Equality
Jennifer Chan
Jennifer Chan’s video Equality draws on online footage that the artist has overlaid with the voice of artist Liam Gillick. The stream of diverse images – mundane, shocking, banal and touching – echoes the viewing experience of hanging out on YouTube with a stream of clips seamlessly integrating images of all kinds. The experience of easy watching is emphasized via the soundtrack: non-descript tunes akin to those played while waiting in airport lounges or being put on hold alternate with the type of vaguely evocative jingles that announce a sport event or accompany nature documentaries. In tandem Gillick is heard talking about the idea of the collective, labour, leisure and subjectivity as well as charts with contradicting messages such as: ‘I had a dream / Everyone was the same / They were different.’ The video raises the question as to how one can imagine a sense of belonging in an online setting, how affective relationships are enacted and identity models performed.

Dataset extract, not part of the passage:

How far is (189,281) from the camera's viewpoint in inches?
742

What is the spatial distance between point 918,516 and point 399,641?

Jennifer Chan is an artist and web developer who makes stuff as social commentary on sex, success, love, equality, suffering and happiness. Her work has been featured in Rhizome, LEAP, Modern Painters, Dazed, Sleek and Artforum. She has had solo exhibitions at LTD (Los Angeles), Transmediale (Berlin), ohmydays (Singapore), Future Gallery (Berlin) and Gallery CC (Malmö). Solo screenings of her work have appeared at Vox Populi (Philadelphia), LTD (Los Angeles), The Nightingale (Chicago) and Images Festival (Toronto). Her work has been shown at NADA (New York), Museum of Moving Image (NYC), Moving Image (London), Furtherfield (London), Abandon Normal Devices (Manchester), Museum of Modern Art (Warsaw) among others. She has made commissioned artwork for Kunsthaus Langenthal and Mexico Projects, Leeds. Chan used to have many arguments about politics with strangers online and on paper. Her incendiary writing on race, gender, art and internet culture has been published by West Space Journal, Mousse, Junk Jet, Arcadia_Missa, dpi, Temporary Art Review, Rhizome, Art F City and You Are Here: Art After The Internet edited by Omar Kholeif. Chan grew up in Hong Kong and lives in Toronto.